Problem details: Please print every line from the one containing "phylum: Chordata" through the last line of the records below, exactly as written and nothing more.
+ + + + + + +
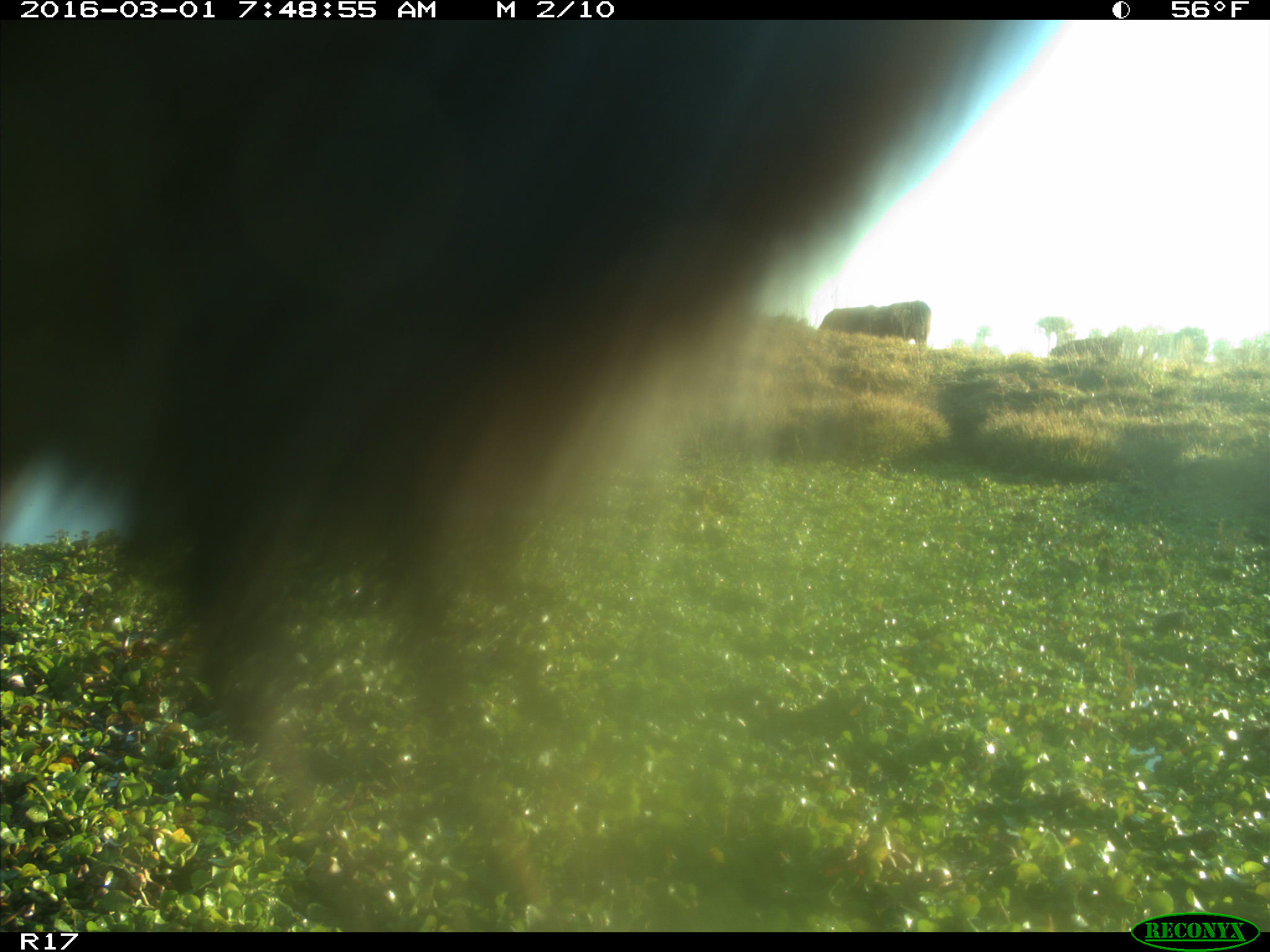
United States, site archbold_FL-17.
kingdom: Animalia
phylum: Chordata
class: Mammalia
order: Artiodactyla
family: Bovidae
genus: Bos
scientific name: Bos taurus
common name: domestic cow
+ + + + + + +
Answer below:
phylum: Chordata
class: Mammalia
order: Artiodactyla
family: Bovidae
genus: Bos
scientific name: Bos taurus
common name: domestic cow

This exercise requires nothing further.